Linux – List of all the users that logged in using GUI or Command Line

bashlinuxUbuntuubuntu 12.04

I need to calculate the total time that a specific user stay logged in per day. And stop user using the computer more than the time allowed by shutting down the system.

uptime cannot be used since this is a multiuser computer

last command is not doing the job, because, as I observed, it only store data of users who run the terminal. If a user logged in using GUI and continue to use the computer without running the terminal an entry is not written to /var/log/wtmp.

Is there a way to find the information I need?
I am using Ubuntu 12.04 LTS

Best Answer

who (using /var/run/utmp) should work if the user is logged in via X, too.

Then you can run this script via /etc/crontab every minute. What it does:

  • loop over all users ($u) currently logged in
  • increments the number in /var/log/accounting-$u -- as this is done every minute, the file stores the total time the user $u is logged in so far.
  • check if $u has reached the limit ($allowedtime), here 60 minutes. If so, shutdown the system or whatever. 5 minutes earlier only send a warning (courtesy of @terdon).
  • finally if the user $u wasn't seen for the last 24 hours, delete /var/log/accounting-$u and the game can start from the beginning.

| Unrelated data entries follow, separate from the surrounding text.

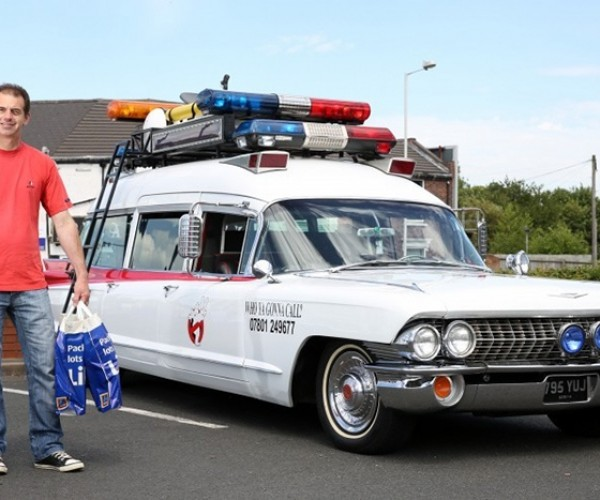 Fan Builds Awesome Ghostbusters Ecto-1 Replica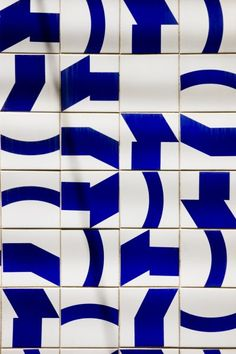 pattern tiles by Oscar Niemeyer (Brasil) – motif carrelage Floor Patterns, Tile Patterns, Pattern Art, Textures Patterns, Print Patterns, Pattern Design, Oscar Niemeyer, Art Graphique, Blue Art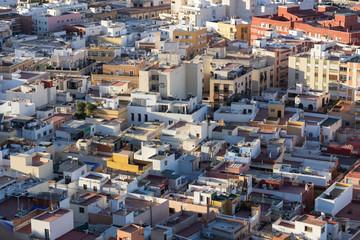 Vista aérea de la ciudad al amanecer.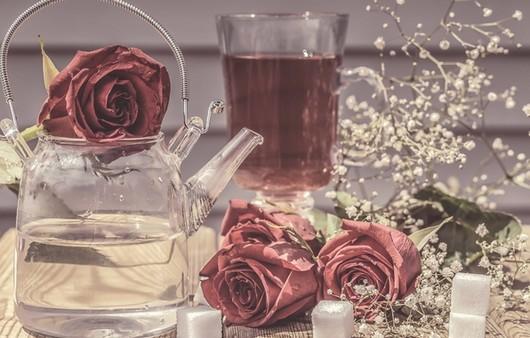 Фотообои Чай из лепестков роз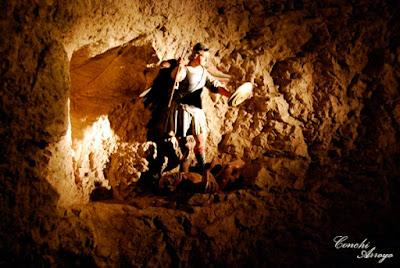 Imagen del Arcangel San Miguel en el interior de la gruta en la zona donde se encontraron las reliquias de San Saturio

As I mentioned in a comment, I don't think shutting down the system is not such a good idea. Especially with this script, because if a user logs in again while the 24 hours aren't over yet, the shutdown action will be triggered after less than a minute (when the cron starts accounting.sh the next time).


accounting.sh

#!/bin/bash

accountinglogprefix=/var/log/accounting-
allowedtime=60

for u in $(who | cut -d " " -f 1 | sort | uniq); do

  if [[ -e ${accountinglogprefix}${u} ]]; then
    consumed=$(cat ${accountinglogprefix}${u})
  else
    consumed=0
  fi
  echo -n $(( consumed + 1 )) > ${accountinglogprefix}${u}

  if [[ $consumed -gt $allowedtime ]]; then 
    # time is over, do whatever you want
    echo "Shutting down..."
  elif [[ $consumed -gt $(( allowedtime - 5 )) ]]; then
    # notify the user $u that his time is over in 5 minutes with a suitable command
    echo "Time's up! Shutting down in 5 minutes..."
  fi

  # check if e.g. 24h have passed since the user was last seen
  if [[ $(( $(date +%s ) - $(stat -c %Y ${accountinglogprefix}${u}) )) -gt $(( 24 * 3600 )) ]]; then
    rm ${accountinglogprefix}${u}
  fi

done

Note: This is not a fully mature script (i.e. ready for copy & paste) -- it should just demonstrate a different approach.